The mountain I once imagined in Japan has begun to change in meaning. I no longer see it as a place I must travel to, but as an interior landscape I can choose to walk now.
The first steps were physical. I made a dress to walk in - simple and intentional. When I put it on, I did not feel transformed or theatrical. I felt grounded. As though I had clothed myself for something steady and patient.
Then I created my Japanese Journal, a place to gather inspirations, fragments, and reflections. I have always built vessels when I need depth - books, folders, jars, containers for meaning. The journal is another such vessel. A quiet mountain of paper and ink rising on my desk.
And now I carry a notebook and pen.
I have begun to write in a stream of consciousness way, letting words come without shaping them into something polished. When I do this, I do not feel exposed. I feel enlightened. As though something wiser speaks when I move out of my own way.
Writing has become less about producing and more about listening.
This is not an escape from my life. It is a way of inhabiting it more fully. Circumstances may not allow me to disappear to a distant mountain, but movement is still possible. I can journey metaphorically, deliberately, within the life I already live.
The Silent Pilgrimage I once longed for has not vanished. It has come home.
I am setting off quietly, not with a plane ticket but with intention. Not to leave my roles behind, but to root myself beneath them. This does not feel like a season or a project. It feels like a new way of living - steady, attentive, inwardly awake.
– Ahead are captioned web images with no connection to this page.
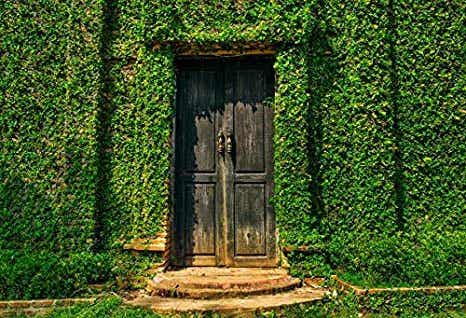 Ideas to Decorate your House with Ivy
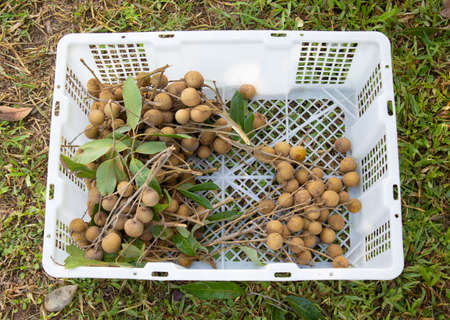 Fresh longan fruit (tropical delicious fruit) was picked in the organic garden in the rural area in northern Thailand, and put in white plastic box (or basket) where was on green grass for selling.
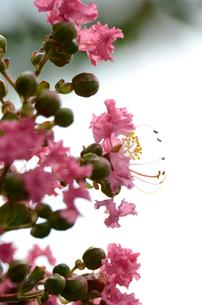 百日紅の花の写真素材 [FYI00142658]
▪ ✿ You do not need distance to begin.
▪ ✿ A notebook can be a mountain.
▪ ✿ Silence can live in ordinary days.
▪ ✿ Depth does not require escape.
▪ ✿ You are allowed to go deeper.
▪ ✿ Nothing needs to be perfect.
Perhaps that is the permission I would offer. You do not have to wait for perfect circumstances.
The mountain may already be rising beneath your own feet - patient and ready, whenever you choose to walk.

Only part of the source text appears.